Где-то готовили кашу. Пшенную, чую по запаху. На летней кухне. Что ж, тоже еда, углеводы,
Так я прошёл Стожары из конца в конец, прошёл, и никого не встретил. Может, час такой у них, час всеобщего отдохновения, сиеста.
За околицей вид живописный: невдалеке рощица, почти двойник той, в которой мы разбили лагерь. Чуть сбоку — река, вернее, речка, речушка, по берегам которой обильно росли кусты и деревья, всё больше ивы. И луга. Трав здесь в изобилии, дух над лугом медовый, и неудивительно, что люди пчеловодством занялись. И да, пчёл здесь немало, но они — создания занятые, на меня внимания не обращали. Летали туда, летали сюда, все в хлопотах, что им какой-то Чижик?
Я прошёл к речке, ещё километр. Неширокая, но не сказать, чтобы слишком узкая. Река районного значения.
На берегу с удочкой сидел человек в годах, похожий на то ли на Чехова, то ли на старика Хоттабыча: в пиджачной паре из белого полотна, украинской вышитой сорочке и твёрдой соломенной шляпе канотье. Но бритый.
Поздоровались.
— Что, молодой человек, обозреваете окрестности? — спросил бритый Чехов.
— Обозреваю, — согласился я.
— Обозревайте, обозревайте, — благодушно сказал Чехов. — Места здесь чУдные, днём. А ночью чуднЫе, — он поменял ударение. Днём — на первый слог, ночью — на второй. — Особенно грядущей ночью.
— Эхо прошедшей войны?
Чехов взглянул на меня с интересом:
— Помните ещё?
— Знаю, — ответил я.
— Ну да, ну да. Конечно. Знаете. Так что, если вам дороги жизнь и рассудок, сидите этой ночью дома, в кругу света, в компании добрых друзей, за обильным столом, сидите, беседуйте о чём-нибудь возвышенном, и не поминайте всуе сил тьмы: этой ночью они особенно отзывчивы.
— Вы артист? — спросил я.
— Так заметно? — не без гордости ответил он.
— Дикция, ритм…
— Вы ведь и сами в кино снимаетесь? Мы знаем, знаем.

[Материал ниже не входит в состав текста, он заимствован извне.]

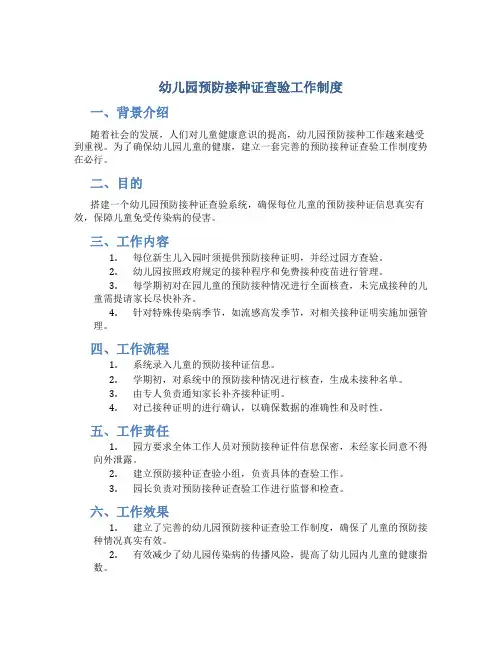 幼儿园预防接种证查验工作制度

一、背景介绍

随着社会的发展，人们对儿童健康意识的提高，幼儿园预防接种工作越来越受到重视。为了确保幼儿园儿童的健康，建立一套完善的预防接种证查验工作制度势在必行。

二、目的

搭建一个幼儿园预防接种证查验系统，确保每位儿童的预防接种证信息真实有效，保障儿童免受传染病的侵害。

三、工作内容

1. 每位新生儿入园时须提供预防接种证明，并经过园方查验。
2. 幼儿园按照政府规定的接种程序和免费接种疫苗进行管理。
3. 每学期初对在园儿童的预防接种情况进行全面核查，未完成接种的儿童需提请家长尽快补齐。
4. 针对特殊传染病季节，如流感高发季节，对相关接种证明实施加强管理。

四、工作流程

1. 系统录入儿童的预防接种证信息。
2. 学期初，对系统中的预防接种情况进行核查，生成未接种名单。
3. 由专人负责通知家长补齐接种证明。
4. 对已接种证明的进行确认，以确保数据的准确性和及时性。

五、工作责任

1. 园方要求全体工作人员对预防接种证件信息保密，未经家长同意不得向外泄露。
2. 建立预防接种证查验小组，负责具体的查验工作。
3. 园长负责对预防接种证查验工作进行监督和检查。

六、工作效果

1. 建立了完善的幼儿园预防接种证查验工作制度，确保了儿童的预防接种情况真实有效。
2. 有效减少了幼儿园传染病的传播风险，提高了幼儿园内儿童的健康指数。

Ну вот. Я и шахматист, и композитор, и Герой. Теперь буду Чижик-киноактер. Человек эпохи Возрождения, Фока — на все руки дока.
— Артист, — Чехову хотелось поговорить. — Учился в Студии Мейерхольда, бывало, выступал вместе с Риной Зеленой. Это сейчас она — народная, степенная, а была огонь-девка! — он прижмурился и спел:
В Балаганчике пою,
Дело не мудрёное,
Никто замуж не берет,
Говорят: Зелёная!
— Это же когда было, — подал я ожидаемую реплику.
— Давно, давно. Сколько мне лет, по-вашему?
— Семьдесят, — нарочно прибавил я пяток.
— Восемьдесят один! — победно ответил он. — Я на три года старше Рины.
— И когда вы перестали выступать?
— А когда и Мейерхольд, — помрачнел он. — Расхотелось как-то. Разонравилось актёрство. Понравилось давать стране лес. Лес — это такое богатство, что никогда не кончается. Если правильно поступать. Вырубил — посади. Вот и сажали, — он замолчал. Видно, переменилось настроение.